> _Problem description_:
Going from the line that contains "this 608×342 image." through the last line of the records, set down each line again exactly, both included, with pictures left out.

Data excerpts
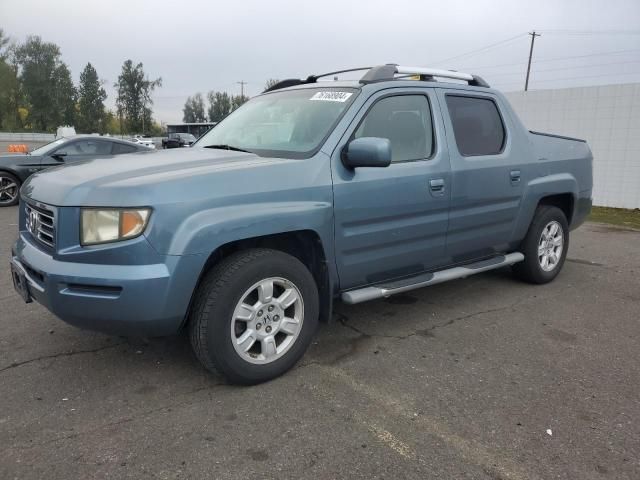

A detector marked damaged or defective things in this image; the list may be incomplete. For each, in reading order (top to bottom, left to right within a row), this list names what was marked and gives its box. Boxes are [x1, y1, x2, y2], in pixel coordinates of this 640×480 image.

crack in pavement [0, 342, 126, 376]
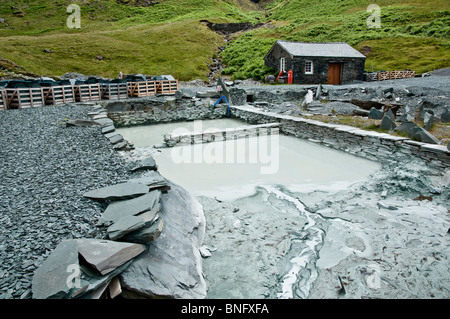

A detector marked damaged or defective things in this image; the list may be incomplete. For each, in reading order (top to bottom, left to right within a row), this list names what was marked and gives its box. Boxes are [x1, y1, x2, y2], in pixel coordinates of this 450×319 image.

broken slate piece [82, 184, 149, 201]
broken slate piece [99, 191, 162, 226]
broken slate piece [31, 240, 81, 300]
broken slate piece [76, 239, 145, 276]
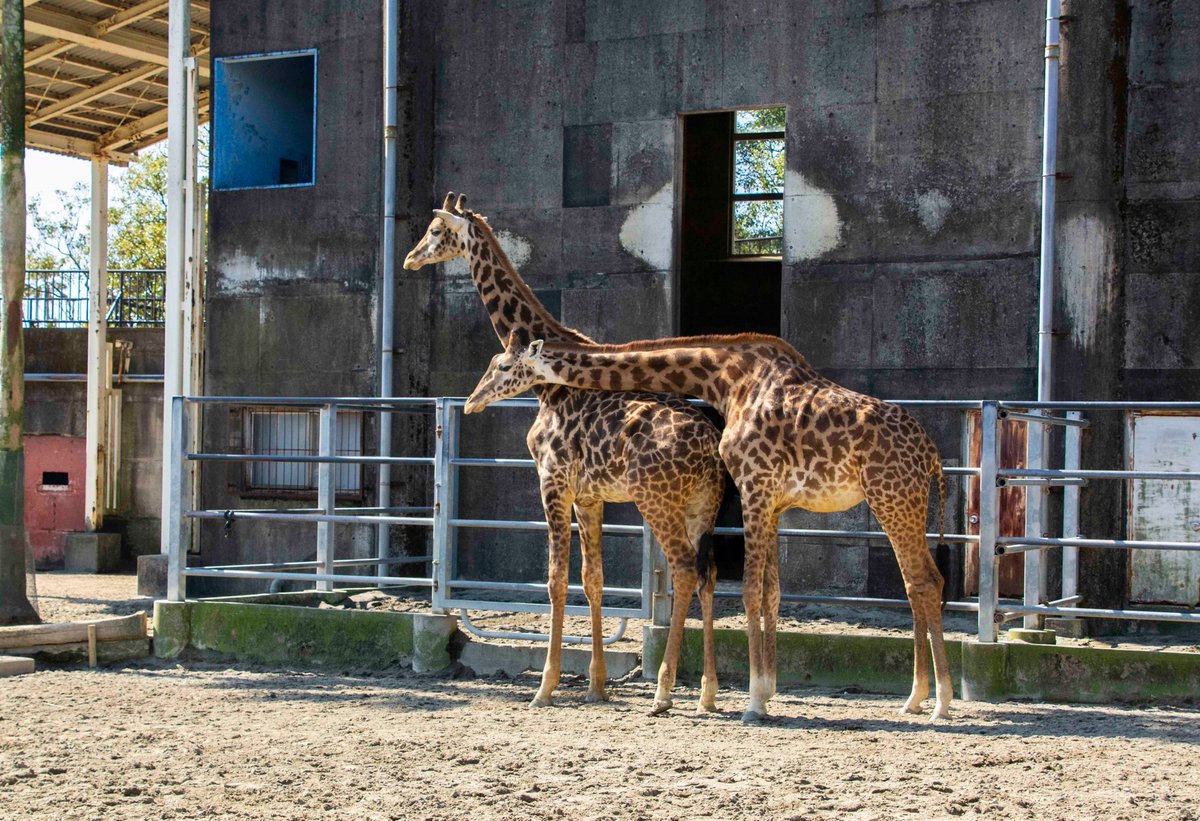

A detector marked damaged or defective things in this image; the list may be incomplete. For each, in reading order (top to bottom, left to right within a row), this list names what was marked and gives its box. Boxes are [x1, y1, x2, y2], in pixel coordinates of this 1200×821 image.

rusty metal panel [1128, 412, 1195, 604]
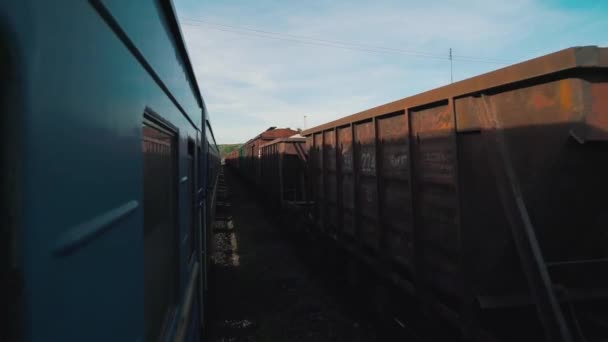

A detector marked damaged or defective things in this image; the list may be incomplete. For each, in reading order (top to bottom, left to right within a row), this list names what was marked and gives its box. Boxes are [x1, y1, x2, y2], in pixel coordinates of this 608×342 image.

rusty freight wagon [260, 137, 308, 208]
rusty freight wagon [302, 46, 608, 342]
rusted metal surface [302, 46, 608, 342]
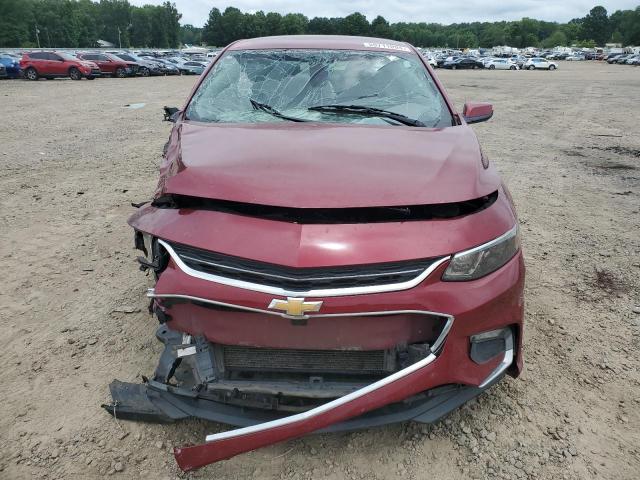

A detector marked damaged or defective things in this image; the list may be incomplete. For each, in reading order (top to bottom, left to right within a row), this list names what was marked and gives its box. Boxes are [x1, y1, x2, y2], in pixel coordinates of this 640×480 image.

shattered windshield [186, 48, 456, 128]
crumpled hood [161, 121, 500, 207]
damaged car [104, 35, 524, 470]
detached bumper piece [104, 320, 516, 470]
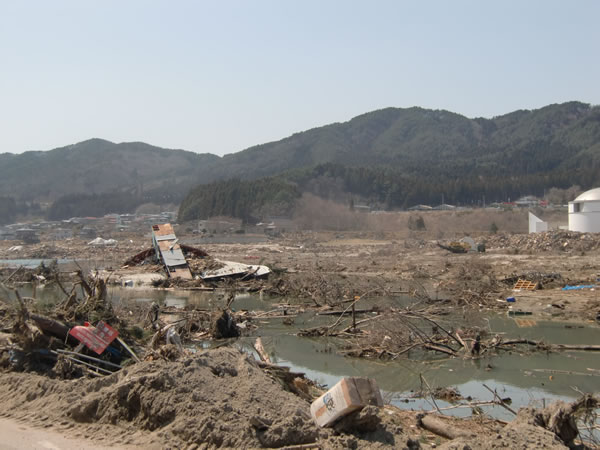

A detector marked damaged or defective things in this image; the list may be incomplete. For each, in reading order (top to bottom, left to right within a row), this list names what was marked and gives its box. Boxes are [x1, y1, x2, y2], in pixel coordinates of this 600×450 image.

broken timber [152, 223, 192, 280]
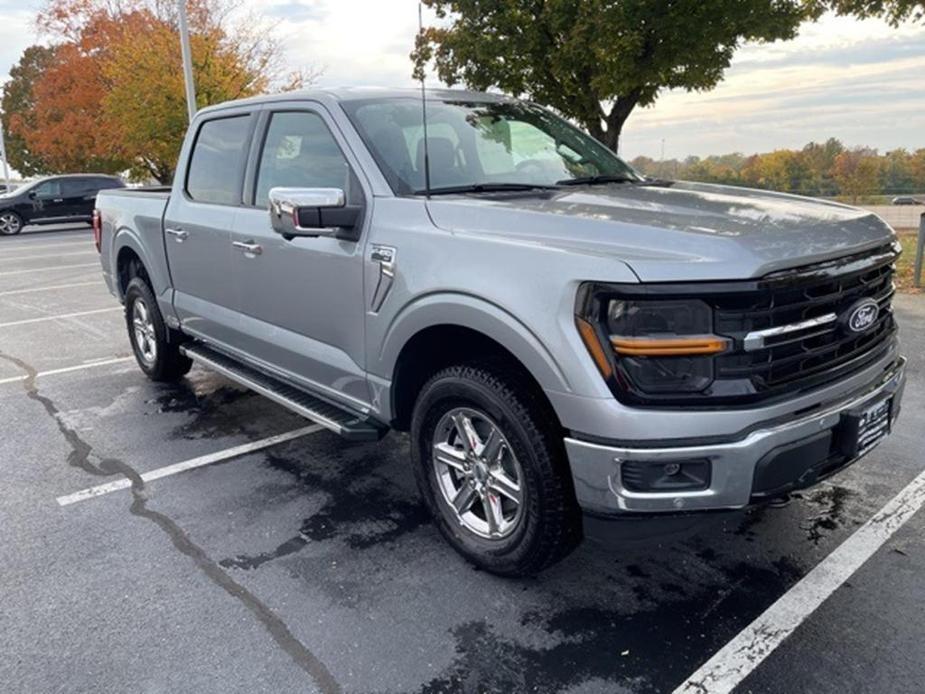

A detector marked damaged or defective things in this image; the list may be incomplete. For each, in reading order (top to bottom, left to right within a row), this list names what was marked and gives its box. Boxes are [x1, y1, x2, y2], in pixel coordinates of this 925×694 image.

> _Written solution_:
A detector marked damaged or defective things in this image; the list may be incomplete. For each, in reading order (top to bottom, left to right within a row), this list names what was marked and gives its box. Boxes are [x1, y1, x2, y2], in pixel coordinates of this 608×342 image.

rusty freight wagon [260, 137, 308, 208]
rusty freight wagon [302, 46, 608, 342]
rusted metal surface [302, 46, 608, 342]

A detector marked damaged or defective things in this image; the list may be incomplete. For each, in reading order (top to bottom, left to right within a row), this list names what was marked and gives its box. Boxes are [x1, y1, x2, y2], in pixel coordinates of this 640×480 image.

shattered windshield [186, 48, 456, 128]
crumpled hood [161, 121, 500, 207]
damaged car [104, 35, 524, 470]
detached bumper piece [104, 320, 516, 470]

A detector marked damaged or defective things in this image; the list may be incomplete. For each, in reading order (top to bottom, left to right within a row), this list names what was marked and gives its box. Boxes are [x1, y1, x2, y2], in pixel coordinates of this 600×450 image.

broken timber [152, 223, 192, 280]

A detector marked damaged or defective things in this image; the list may be incomplete. For each, in reading order (top to bottom, left to right within a row), this list names what was marked and gives its box. Boxes are [x1, y1, x2, y2], in pixel coordinates of this 925×694 image.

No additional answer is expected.